Aim: Repeat each entry as written and leave the images out of the copy.

Data listing:
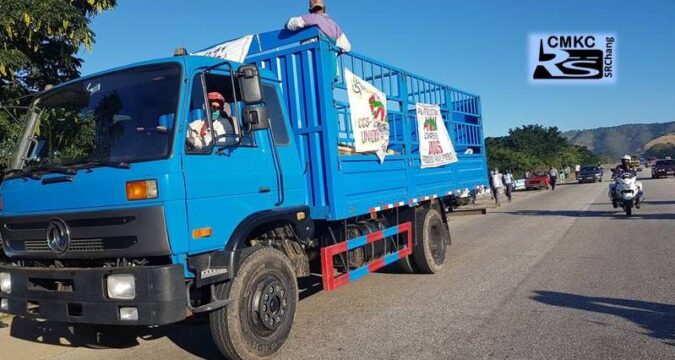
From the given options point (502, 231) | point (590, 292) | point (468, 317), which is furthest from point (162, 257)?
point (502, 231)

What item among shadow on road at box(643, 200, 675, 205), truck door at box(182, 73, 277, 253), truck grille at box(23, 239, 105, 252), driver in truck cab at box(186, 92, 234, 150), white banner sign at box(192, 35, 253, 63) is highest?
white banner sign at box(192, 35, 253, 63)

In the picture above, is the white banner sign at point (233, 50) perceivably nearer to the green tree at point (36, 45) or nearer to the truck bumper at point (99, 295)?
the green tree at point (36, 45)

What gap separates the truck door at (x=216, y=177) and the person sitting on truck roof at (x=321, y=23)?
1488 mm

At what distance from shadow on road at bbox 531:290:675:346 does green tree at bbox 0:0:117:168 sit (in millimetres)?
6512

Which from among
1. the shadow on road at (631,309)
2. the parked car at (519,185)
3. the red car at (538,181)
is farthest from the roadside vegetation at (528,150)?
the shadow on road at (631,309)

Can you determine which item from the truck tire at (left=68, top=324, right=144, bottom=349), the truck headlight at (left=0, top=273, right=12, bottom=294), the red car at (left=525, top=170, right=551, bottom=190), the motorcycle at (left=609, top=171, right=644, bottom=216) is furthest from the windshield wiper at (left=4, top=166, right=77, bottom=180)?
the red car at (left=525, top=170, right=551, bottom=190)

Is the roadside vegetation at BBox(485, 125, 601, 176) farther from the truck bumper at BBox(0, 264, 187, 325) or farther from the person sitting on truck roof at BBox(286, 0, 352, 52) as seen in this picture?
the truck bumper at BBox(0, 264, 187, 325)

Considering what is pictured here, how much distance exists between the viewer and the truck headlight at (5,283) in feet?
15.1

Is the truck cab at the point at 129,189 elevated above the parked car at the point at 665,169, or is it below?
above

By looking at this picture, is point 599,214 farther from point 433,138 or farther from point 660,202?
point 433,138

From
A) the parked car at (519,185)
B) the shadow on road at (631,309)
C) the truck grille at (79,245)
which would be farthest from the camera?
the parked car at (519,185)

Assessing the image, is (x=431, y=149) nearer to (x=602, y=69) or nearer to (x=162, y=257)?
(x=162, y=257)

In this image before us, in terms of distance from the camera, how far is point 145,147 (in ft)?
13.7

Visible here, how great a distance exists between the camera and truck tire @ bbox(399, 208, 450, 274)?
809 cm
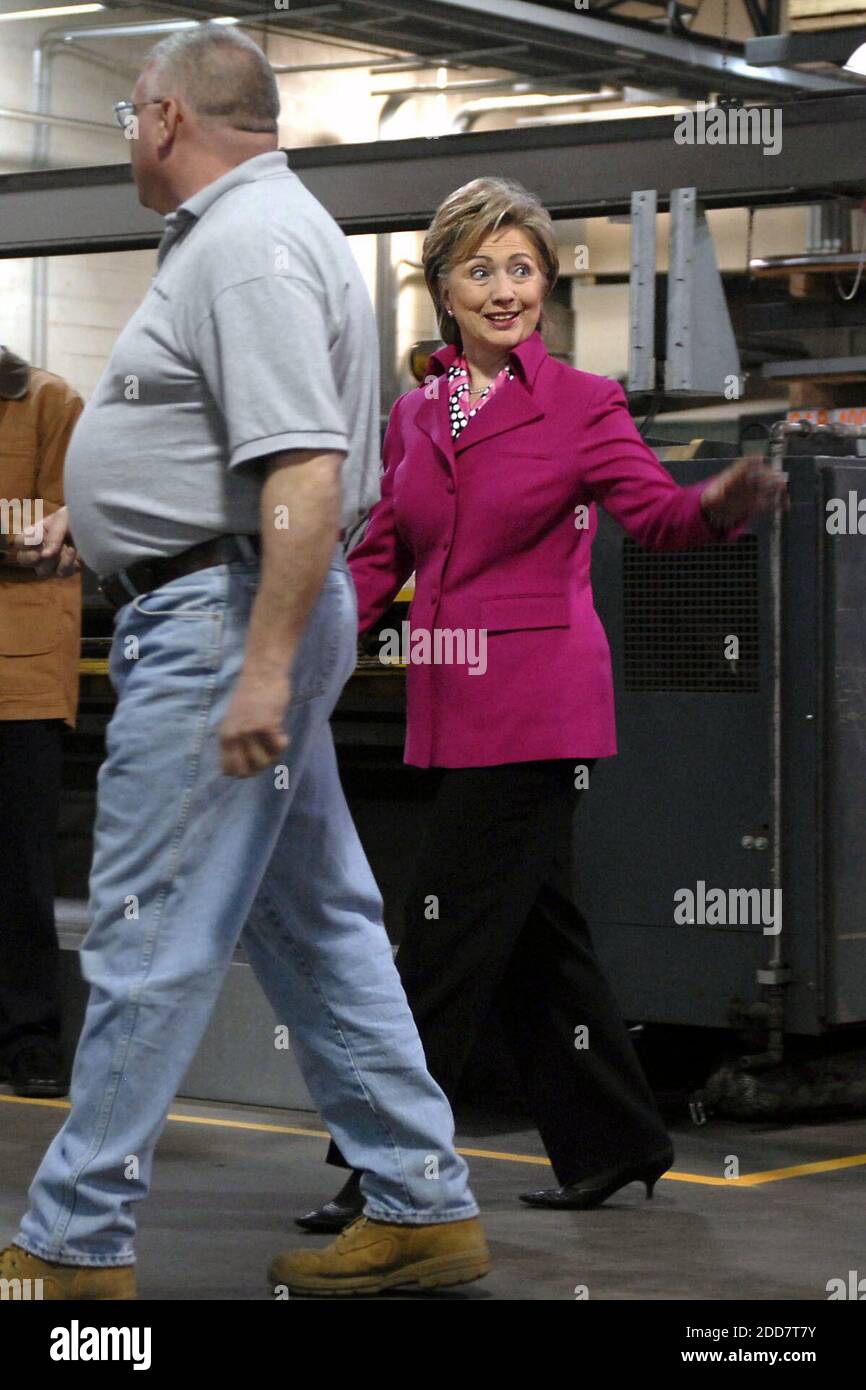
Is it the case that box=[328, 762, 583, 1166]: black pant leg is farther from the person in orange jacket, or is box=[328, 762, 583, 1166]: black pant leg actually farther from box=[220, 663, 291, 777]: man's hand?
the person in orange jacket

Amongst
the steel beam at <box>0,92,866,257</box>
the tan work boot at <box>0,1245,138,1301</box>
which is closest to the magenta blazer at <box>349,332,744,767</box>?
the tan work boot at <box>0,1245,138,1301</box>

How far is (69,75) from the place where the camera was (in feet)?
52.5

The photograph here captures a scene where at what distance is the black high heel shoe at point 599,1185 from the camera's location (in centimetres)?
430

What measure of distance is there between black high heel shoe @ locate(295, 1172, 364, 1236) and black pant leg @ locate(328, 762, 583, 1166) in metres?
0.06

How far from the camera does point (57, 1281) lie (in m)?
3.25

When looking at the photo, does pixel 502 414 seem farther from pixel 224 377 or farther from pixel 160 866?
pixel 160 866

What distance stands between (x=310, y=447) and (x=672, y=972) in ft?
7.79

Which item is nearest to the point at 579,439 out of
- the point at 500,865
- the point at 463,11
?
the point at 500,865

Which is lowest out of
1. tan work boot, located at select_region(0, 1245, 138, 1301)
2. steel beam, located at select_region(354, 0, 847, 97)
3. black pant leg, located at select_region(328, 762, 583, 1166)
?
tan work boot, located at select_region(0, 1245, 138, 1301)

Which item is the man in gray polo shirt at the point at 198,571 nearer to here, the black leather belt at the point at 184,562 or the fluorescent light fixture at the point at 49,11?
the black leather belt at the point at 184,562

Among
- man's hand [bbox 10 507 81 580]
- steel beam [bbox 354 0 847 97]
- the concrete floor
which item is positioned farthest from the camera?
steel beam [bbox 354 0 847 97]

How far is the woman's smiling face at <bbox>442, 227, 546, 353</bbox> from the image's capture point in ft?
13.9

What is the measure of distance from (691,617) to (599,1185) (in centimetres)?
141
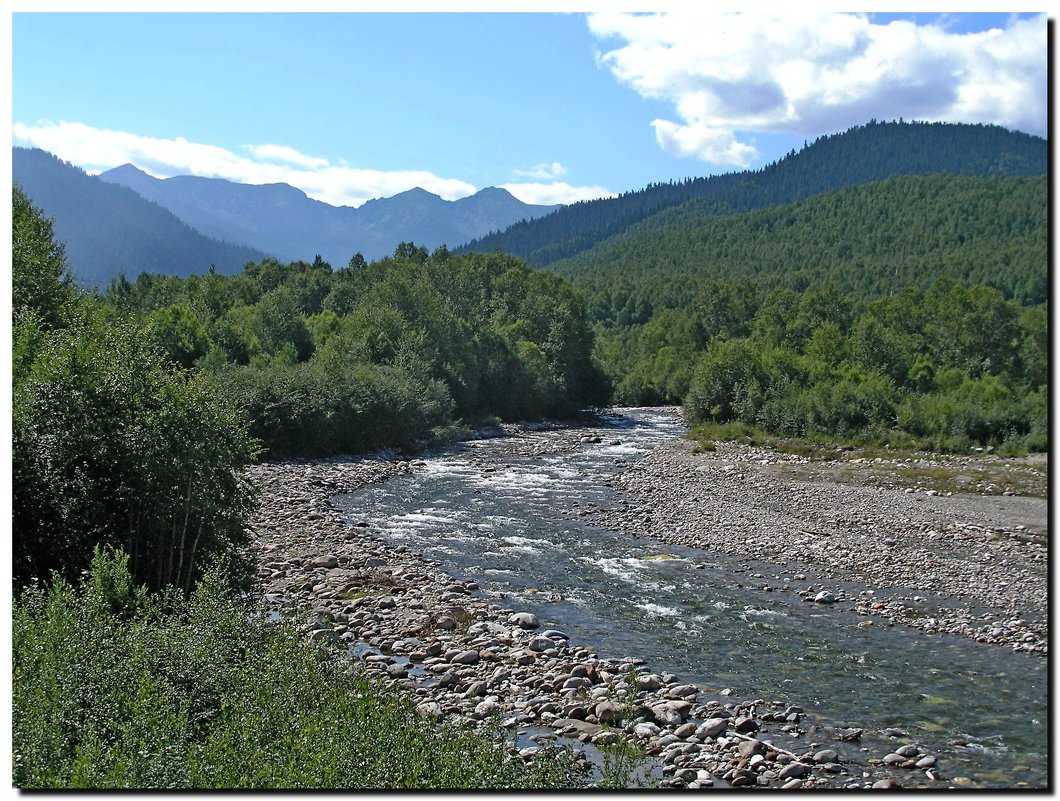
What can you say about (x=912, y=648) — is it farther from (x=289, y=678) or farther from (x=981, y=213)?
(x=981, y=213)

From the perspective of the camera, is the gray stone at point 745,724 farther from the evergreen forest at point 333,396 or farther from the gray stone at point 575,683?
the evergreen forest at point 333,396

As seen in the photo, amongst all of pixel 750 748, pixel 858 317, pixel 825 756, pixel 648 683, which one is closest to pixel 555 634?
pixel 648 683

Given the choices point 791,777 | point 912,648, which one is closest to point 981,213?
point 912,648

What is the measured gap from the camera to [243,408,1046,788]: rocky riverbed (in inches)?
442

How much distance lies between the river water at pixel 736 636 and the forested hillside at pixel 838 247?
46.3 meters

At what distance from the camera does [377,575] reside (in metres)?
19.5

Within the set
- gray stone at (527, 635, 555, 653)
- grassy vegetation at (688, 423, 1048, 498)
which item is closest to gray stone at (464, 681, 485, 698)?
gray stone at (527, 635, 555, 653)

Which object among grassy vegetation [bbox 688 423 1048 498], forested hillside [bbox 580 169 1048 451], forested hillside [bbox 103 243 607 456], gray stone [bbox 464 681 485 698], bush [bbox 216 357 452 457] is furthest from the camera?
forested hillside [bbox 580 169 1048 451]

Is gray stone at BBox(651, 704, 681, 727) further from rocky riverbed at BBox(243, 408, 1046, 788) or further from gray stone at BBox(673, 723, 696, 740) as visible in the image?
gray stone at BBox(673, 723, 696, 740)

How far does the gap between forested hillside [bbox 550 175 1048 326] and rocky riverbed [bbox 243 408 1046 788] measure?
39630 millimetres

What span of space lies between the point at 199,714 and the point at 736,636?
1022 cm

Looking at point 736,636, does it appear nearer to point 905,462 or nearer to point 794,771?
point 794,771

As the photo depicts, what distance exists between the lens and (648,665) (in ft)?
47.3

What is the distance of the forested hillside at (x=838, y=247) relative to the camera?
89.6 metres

Solution below:
From the given options point (502, 231) | point (590, 292) | point (468, 317), which is furthest from point (162, 257)?
point (502, 231)

What item among shadow on road at box(643, 200, 675, 205), truck door at box(182, 73, 277, 253), truck grille at box(23, 239, 105, 252), driver in truck cab at box(186, 92, 234, 150), white banner sign at box(192, 35, 253, 63) is highest?
white banner sign at box(192, 35, 253, 63)

In the picture above, is the white banner sign at point (233, 50) perceivably nearer to the green tree at point (36, 45) or nearer to the truck bumper at point (99, 295)?
the green tree at point (36, 45)

What gap separates the truck door at (x=216, y=177) and the person sitting on truck roof at (x=321, y=23)?
1488 mm

At what distance from shadow on road at bbox 531:290:675:346 does green tree at bbox 0:0:117:168 sit (in millimetres)?
6512

Which from among
1. the shadow on road at (631,309)
2. the parked car at (519,185)
3. the red car at (538,181)
is farthest from the roadside vegetation at (528,150)?
the shadow on road at (631,309)

Can you determine which item from the truck tire at (left=68, top=324, right=144, bottom=349), the truck headlight at (left=0, top=273, right=12, bottom=294), the red car at (left=525, top=170, right=551, bottom=190), the motorcycle at (left=609, top=171, right=644, bottom=216) is furthest from the windshield wiper at (left=4, top=166, right=77, bottom=180)?
the red car at (left=525, top=170, right=551, bottom=190)

Is the roadside vegetation at BBox(485, 125, 601, 176) farther from the truck bumper at BBox(0, 264, 187, 325) or farther from the person sitting on truck roof at BBox(286, 0, 352, 52) as seen in this picture?
the truck bumper at BBox(0, 264, 187, 325)

Considering what is pictured here, how much distance exists between the viewer and the truck headlight at (5,283) in feet?
15.1

Is the truck cab at the point at 129,189 elevated above the parked car at the point at 665,169, or is it below?
above

By looking at this picture, is point 599,214 farther from point 433,138 or farther from point 660,202?
point 433,138

From
A) the parked car at (519,185)
B) the shadow on road at (631,309)
C) the truck grille at (79,245)
which would be farthest from the camera?
the parked car at (519,185)

Assessing the image, is (x=431, y=149) nearer to (x=602, y=69) or nearer to (x=162, y=257)?
(x=162, y=257)

In this image before us, in terms of distance from the camera, how far is point 145,147 (in ft)?
13.7

Visible here, how great a distance exists between the camera and truck tire @ bbox(399, 208, 450, 274)?
809 cm
Is it the case that box=[328, 762, 583, 1166]: black pant leg is farther from the person in orange jacket, or is box=[328, 762, 583, 1166]: black pant leg actually farther from box=[220, 663, 291, 777]: man's hand?
the person in orange jacket

Amongst
the steel beam at <box>0,92,866,257</box>
the tan work boot at <box>0,1245,138,1301</box>
which is closest to the magenta blazer at <box>349,332,744,767</box>?
the tan work boot at <box>0,1245,138,1301</box>

How far is (69,75) from the place where the camera was (in feet)?
52.5

The photograph here captures a scene where at what distance is the black high heel shoe at point 599,1185 from the camera's location (in centimetres)?
430

What measure of distance is there between black high heel shoe @ locate(295, 1172, 364, 1236) and black pant leg @ locate(328, 762, 583, 1166) in metres?
0.06

How far from the camera does point (57, 1281) lie (in m)?
3.25

When looking at the photo, does pixel 502 414 seem farther from pixel 224 377 or farther from pixel 160 866?
pixel 160 866

What distance stands between (x=310, y=447) and (x=672, y=972) in ft?
7.79

Which item is nearest to the point at 579,439 out of
- the point at 500,865
- the point at 463,11
?
the point at 500,865

Which is lowest out of
1. tan work boot, located at select_region(0, 1245, 138, 1301)
2. steel beam, located at select_region(354, 0, 847, 97)
3. black pant leg, located at select_region(328, 762, 583, 1166)
?
tan work boot, located at select_region(0, 1245, 138, 1301)

Which item is the man in gray polo shirt at the point at 198,571 nearer to here, the black leather belt at the point at 184,562 or the fluorescent light fixture at the point at 49,11?
the black leather belt at the point at 184,562

Among
- man's hand [bbox 10 507 81 580]
- steel beam [bbox 354 0 847 97]
- the concrete floor
which item is positioned farthest from the camera?
steel beam [bbox 354 0 847 97]

How far is the woman's smiling face at <bbox>442, 227, 546, 353</bbox> from the image's capture point in ft?
13.9

What is the measure of distance from (691,617) to (599,1185) (in centimetres)?
141
What can you say about (x=912, y=648) — is it farther from (x=289, y=678) or farther from (x=981, y=213)?
(x=981, y=213)

From the perspective of the camera, is the gray stone at point 745,724 farther from the evergreen forest at point 333,396 or farther from the gray stone at point 575,683?
the evergreen forest at point 333,396

As seen in the photo, amongst all of pixel 750 748, pixel 858 317, pixel 825 756, pixel 648 683, which one is closest to pixel 555 634?
pixel 648 683

Given the choices point 791,777 | point 912,648, which one is closest to point 981,213?
point 912,648

What is the measured gap from the camera to [243,408,1046,788]: rocky riverbed (in inches)?
442

How much distance lies between the river water at pixel 736 636 and the forested hillside at pixel 838 247?
46.3 meters

At what distance from the camera does [377,575] reside (in metres)?
19.5

Within the set
- gray stone at (527, 635, 555, 653)
- grassy vegetation at (688, 423, 1048, 498)
which item is closest to gray stone at (464, 681, 485, 698)?
gray stone at (527, 635, 555, 653)

Which object among grassy vegetation [bbox 688 423 1048 498], forested hillside [bbox 580 169 1048 451], forested hillside [bbox 103 243 607 456], gray stone [bbox 464 681 485 698], bush [bbox 216 357 452 457] is furthest from the camera?
forested hillside [bbox 580 169 1048 451]

Is gray stone at BBox(651, 704, 681, 727) further from rocky riverbed at BBox(243, 408, 1046, 788) or further from gray stone at BBox(673, 723, 696, 740) as visible in the image?
gray stone at BBox(673, 723, 696, 740)

How far does the gap between forested hillside [bbox 550 175 1048 326] and rocky riverbed [bbox 243 408 1046 788] measure?
39630 millimetres

What span of space lies between the point at 199,714 and the point at 736,636?
1022 cm

Looking at point 736,636, does it appear nearer to point 905,462 or nearer to point 794,771?
point 794,771

As the photo depicts, what distance exists between the lens and (648,665) (in ft)?
47.3

What is the distance of the forested hillside at (x=838, y=247) relative to the camera?
89.6 metres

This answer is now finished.